Directive 1:
Show every line of the records below that contains the word "closer", matching case.

Page:
◆ ◆ ◆ ◆

Wednesday, September 8, 2010

The AUD is becoming extremely overbought.




Huge double top forming after rallying from lows on August 25th 2010; a somewhat volatile rally that has reached the top of 0.92 on 09/09/2010, a double top high against the high of 0.92 reached on the 06/08/2010.

The Aust unemployment rate dropped from 5.3% (July 2010) to 5.1 % (August 2010). A mixture of revisions from previous months and hiring for the Australian elections that took place in August 2010; considering that Job ads (private business) and Aust CAPEX are falling, it is very hard to believe that a huge massive Australian job market is forming. More like government hiring that took place in August 2010. A brain dead economist that works for a certain bank says this should prompt the Reserve Bank of Australia to lift rates in October; why are some 'bank' economists suggesting rate hikes? They (they're employers i.e bank/lender) are dying to pass on funding costs to the consumers and what better way to do this is with the RBA nod of approval of rate hikes and banks then can say to *government (when the voters higher funding costs, small/medium business, starts to impede on the so called 'robust recovery):,' well the economy is strong so we hiked with the RBA'.

◆ ◆ ◆ ◆

Source records:
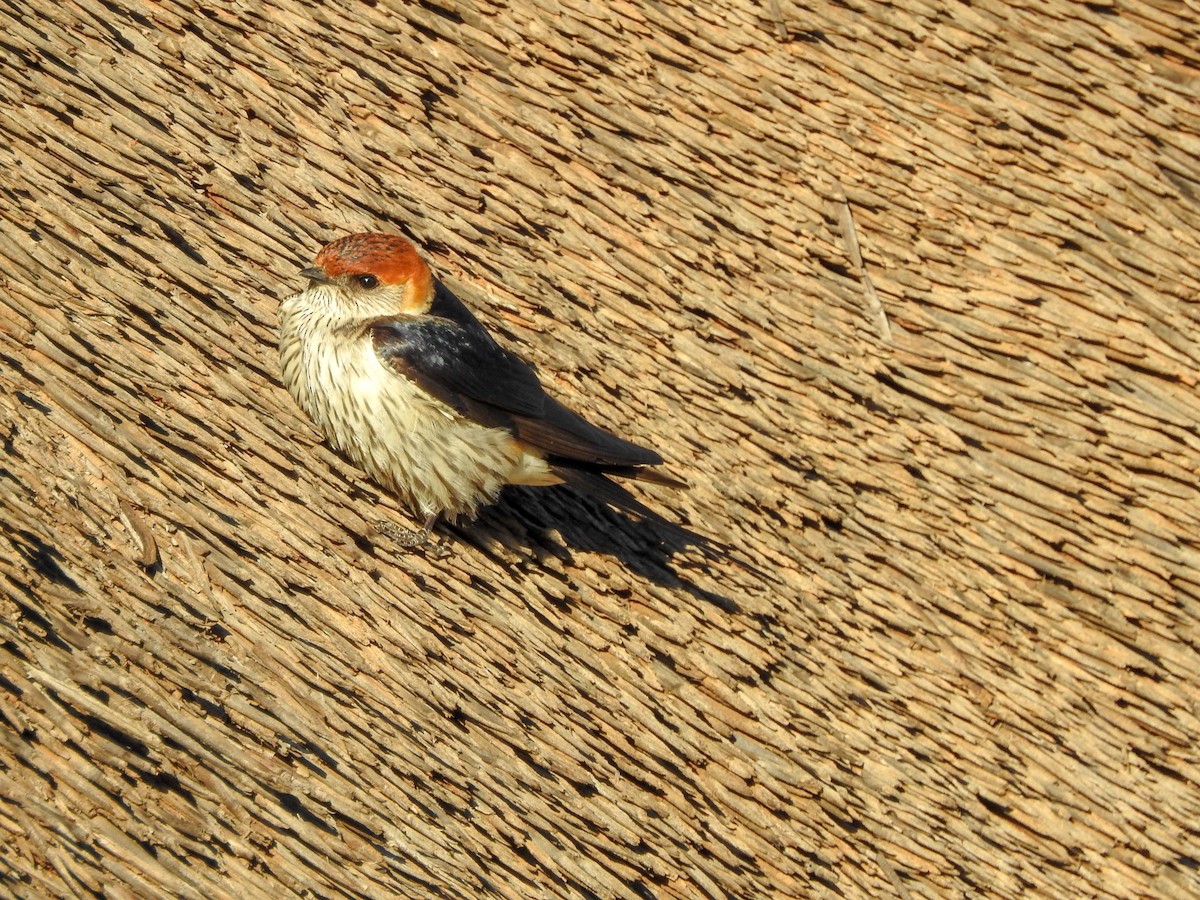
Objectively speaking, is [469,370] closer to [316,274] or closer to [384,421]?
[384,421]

◆ ◆ ◆ ◆

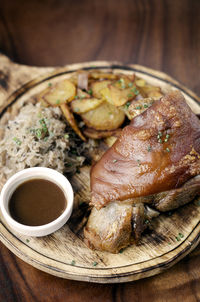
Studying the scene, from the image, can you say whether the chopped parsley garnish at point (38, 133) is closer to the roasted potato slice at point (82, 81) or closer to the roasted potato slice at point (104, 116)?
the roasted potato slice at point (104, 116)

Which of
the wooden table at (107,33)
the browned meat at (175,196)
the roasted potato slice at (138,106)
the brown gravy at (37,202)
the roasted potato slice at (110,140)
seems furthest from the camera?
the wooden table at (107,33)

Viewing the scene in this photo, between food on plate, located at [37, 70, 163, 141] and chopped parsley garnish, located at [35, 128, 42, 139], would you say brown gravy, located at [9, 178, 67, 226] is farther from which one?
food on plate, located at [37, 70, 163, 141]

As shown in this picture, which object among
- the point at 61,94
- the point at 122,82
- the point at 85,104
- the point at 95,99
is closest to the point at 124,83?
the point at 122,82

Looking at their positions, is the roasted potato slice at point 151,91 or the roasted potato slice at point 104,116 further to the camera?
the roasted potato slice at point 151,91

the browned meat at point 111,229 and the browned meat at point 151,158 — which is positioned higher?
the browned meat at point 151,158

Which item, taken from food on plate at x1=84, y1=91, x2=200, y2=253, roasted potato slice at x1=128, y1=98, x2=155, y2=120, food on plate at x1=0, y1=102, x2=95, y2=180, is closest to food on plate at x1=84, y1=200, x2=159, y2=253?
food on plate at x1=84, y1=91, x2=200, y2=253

◆ ◆ ◆ ◆

Directive 2:
Repeat word for word the part of the post on the Australian dollar that opens with the words containing "Wednesday, September 8, 2010" and closes with "on the 06/08/2010.".

Expected output 1:
Objectively speaking, is [469,370] closer to [316,274] or closer to [384,421]?
Studying the scene, from the image, can you say whether the chopped parsley garnish at point (38, 133) is closer to the roasted potato slice at point (82, 81) or closer to the roasted potato slice at point (104, 116)?

Expected output 2:
Wednesday, September 8, 2010

The AUD is becoming extremely overbought.




Huge double top forming after rallying from lows on August 25th 2010; a somewhat volatile rally that has reached the top of 0.92 on 09/09/2010, a double top high against the high of 0.92 reached on the 06/08/2010.